Et pourtant, Marianne de ma jeunesse vaut mieux que sa réputation. En premier lieu, le scénario est tout de subtilité. Le spectateur ne saura pas si Marianne est une innocente menacée par un barbon, ou bien une folle ou une manipulatrice, et encore moins un fantôme ou le fruit de l’imagination de Vincent ; de même la narration regorge d’ambigüités, comme le réel sentiment qu’éprouve Manfred (le charismatique Gil Val, ex-rival d’Alain Delon) envers Vincent. En second lieu, le métrage se réfère avec bonheur à certaines traditions du cinéma français, le challenge des jeunes « brigands » s’apparentant à l’enquête menée par les ados dans Les disparus de Saint-Agil.

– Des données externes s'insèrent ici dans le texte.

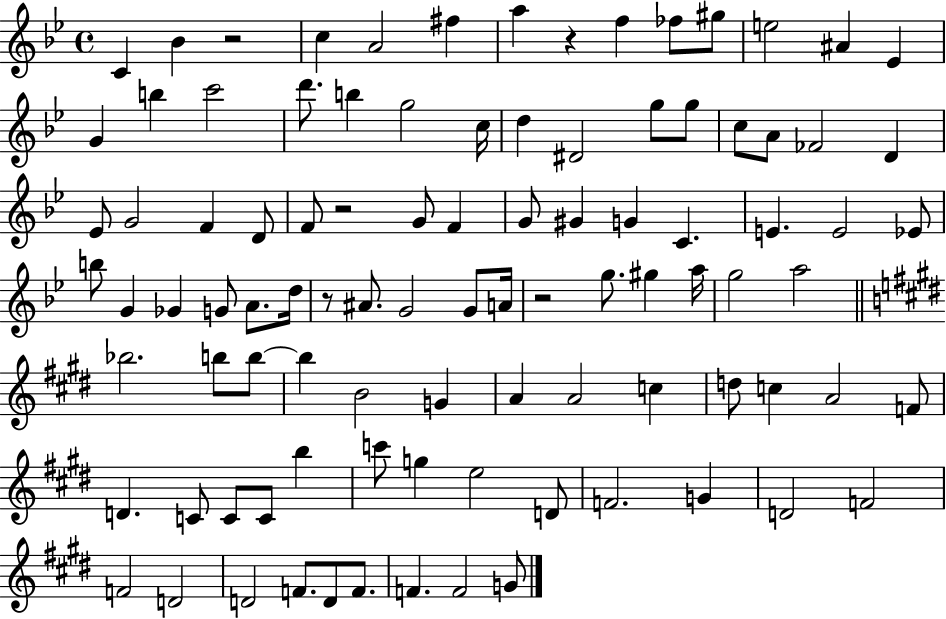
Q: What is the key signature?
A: BES major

En troisième lieu, surtout, la mise en scène est surprenante, rappelant dans ses séquences oniriques les ambiances du Laura de Preminger ou du Château du dragon de Mankiewicz. Duvivier est ici bien épaulé par la photo de Léonce-Henri Burel (splendides prises de vue sur le lac) et les décors de Jean d’Eaubonne, artiste qui servit aussi Jean Cocteau, Max Ophüls et Jacqueline Audry. Enfin Marianne de ma jeunesse vaut par cette habituelle galerie de seconds rôles, de Jacques de Féraudy en homme à tout faire vieillissant à Jean Yonnel en chevalier, en passant par Jean Galland en beau-père cupide et la troublante Isabelle Pia en obscur objet du désir, à l’origine d’audacieuses scènes érotiques et subversives.